(Dataset entries)
╔══

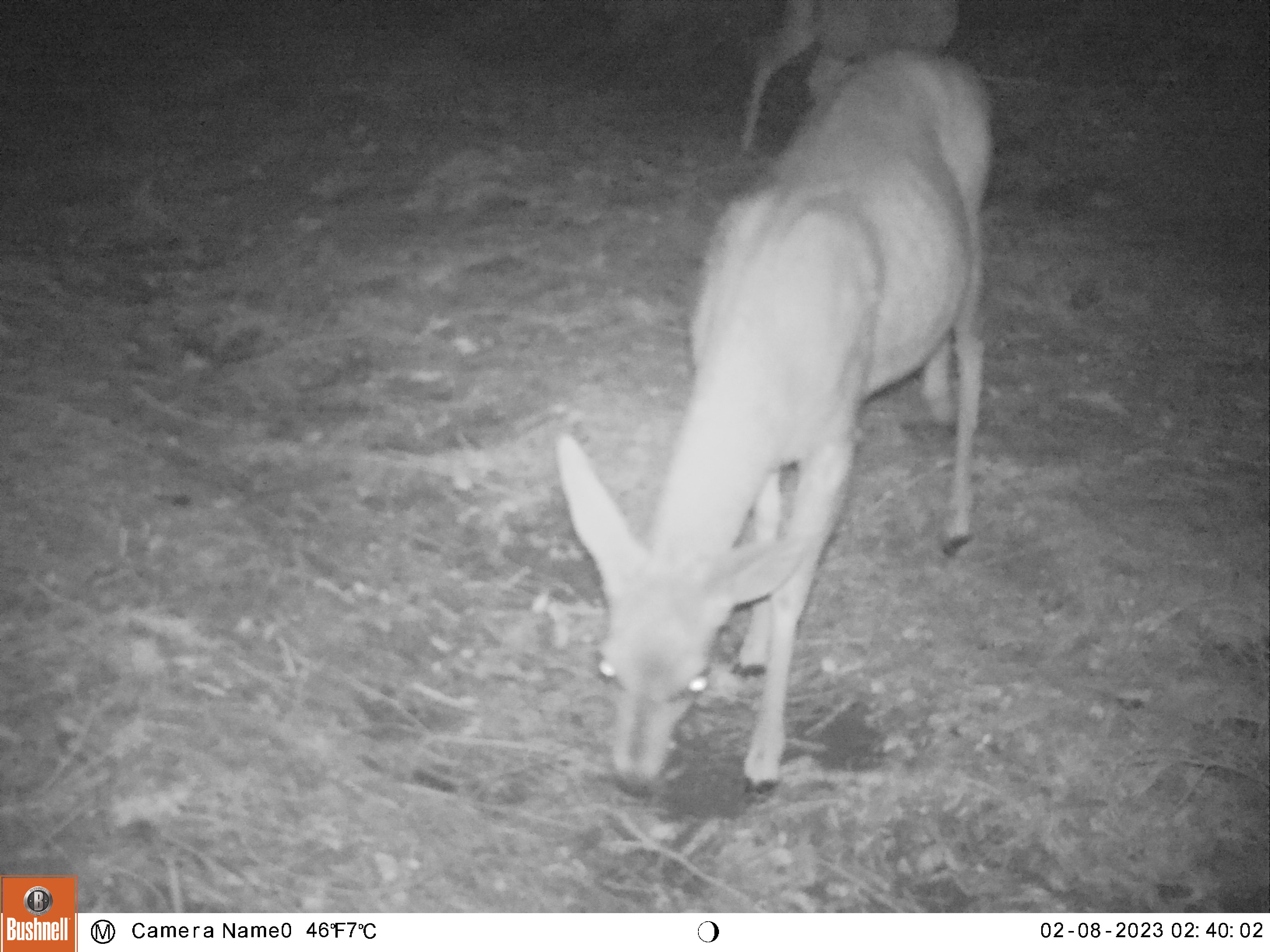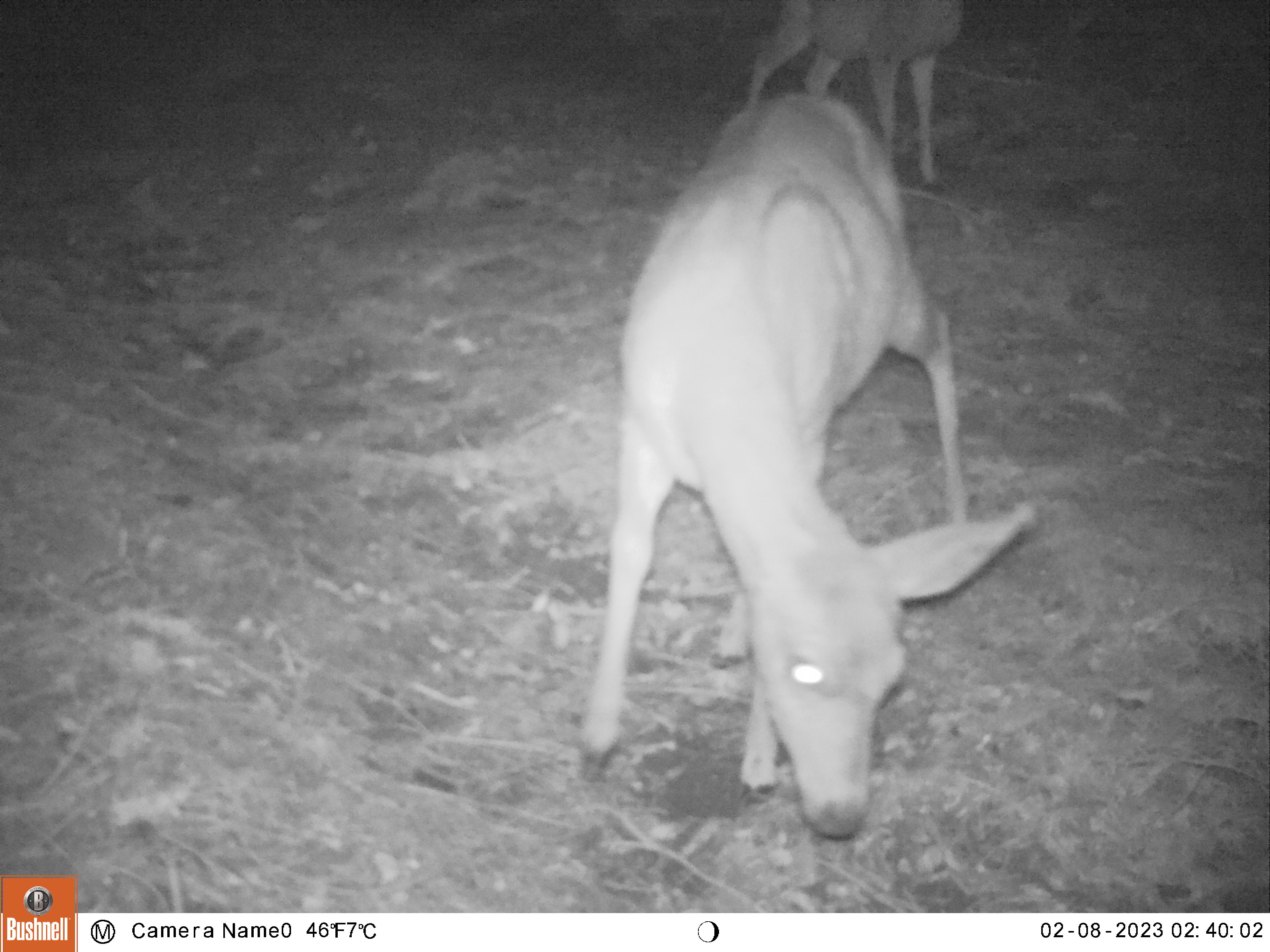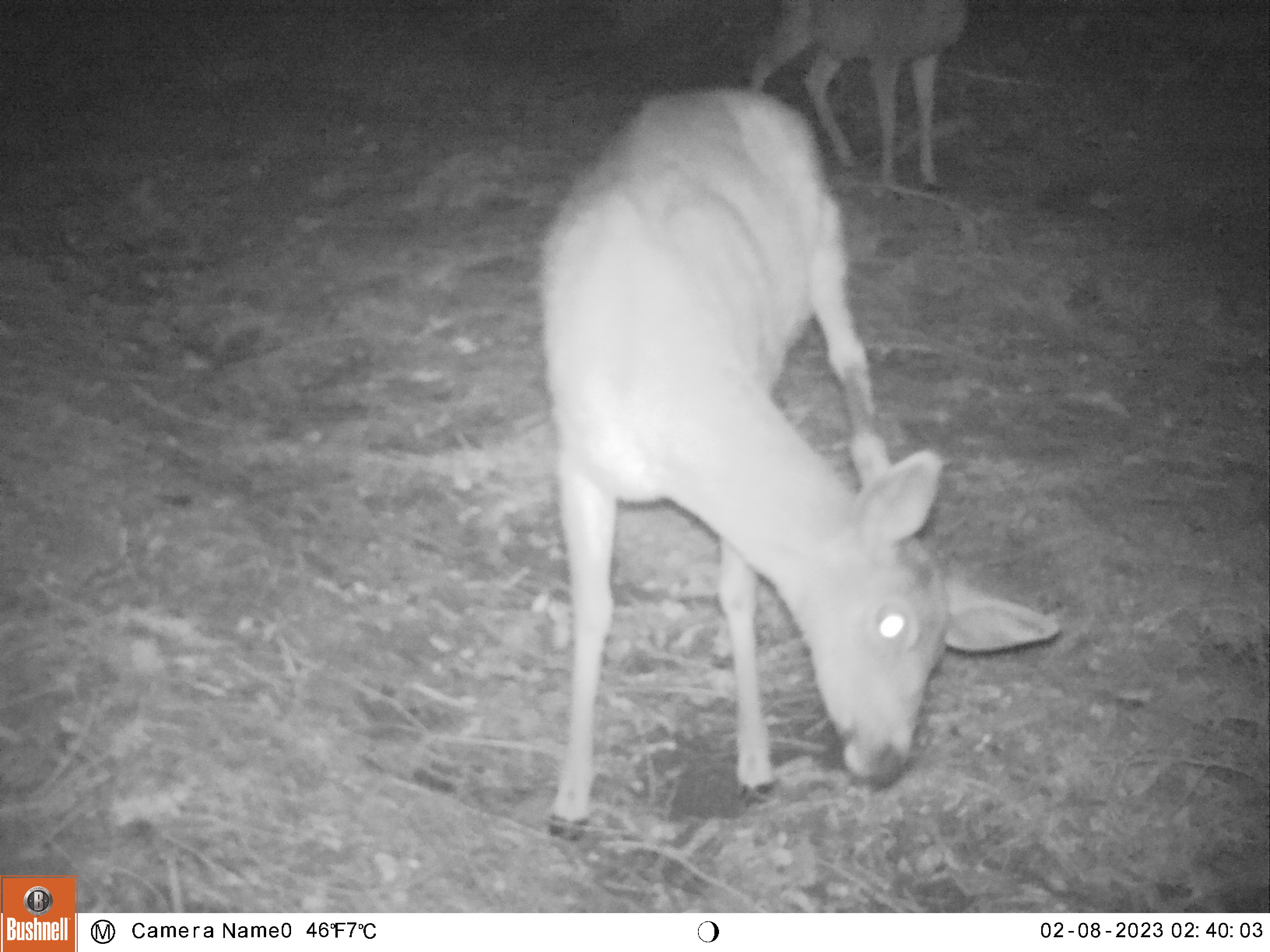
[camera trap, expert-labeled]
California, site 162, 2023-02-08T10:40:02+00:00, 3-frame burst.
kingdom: Animalia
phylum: Chordata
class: Mammalia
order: Artiodactyla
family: Cervidae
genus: Odocoileus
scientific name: Odocoileus hemionus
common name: mule deer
Mule deer (Odocoileus hemionus).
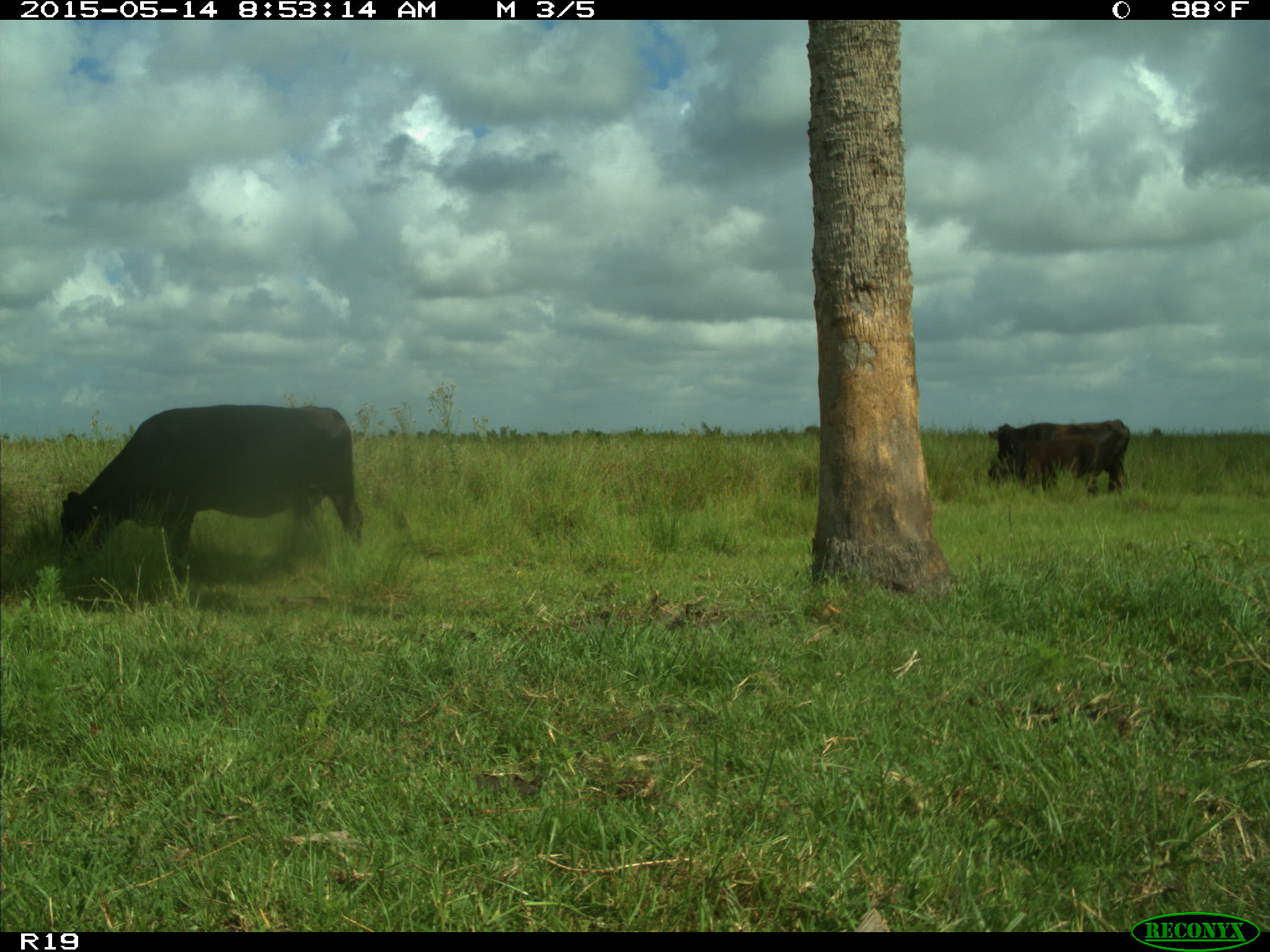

╚══

### TASK TO CARRY OUT:
Your answer must be an exact repeat of the records above, with the pictures left out.

### EXERCISE RESULT:
[camera trap, expert-labeled]
California, site 162, 2023-02-08T10:40:02+00:00, 3-frame burst.
kingdom: Animalia
phylum: Chordata
class: Mammalia
order: Artiodactyla
family: Cervidae
genus: Odocoileus
scientific name: Odocoileus hemionus
common name: mule deer
Mule deer (Odocoileus hemionus).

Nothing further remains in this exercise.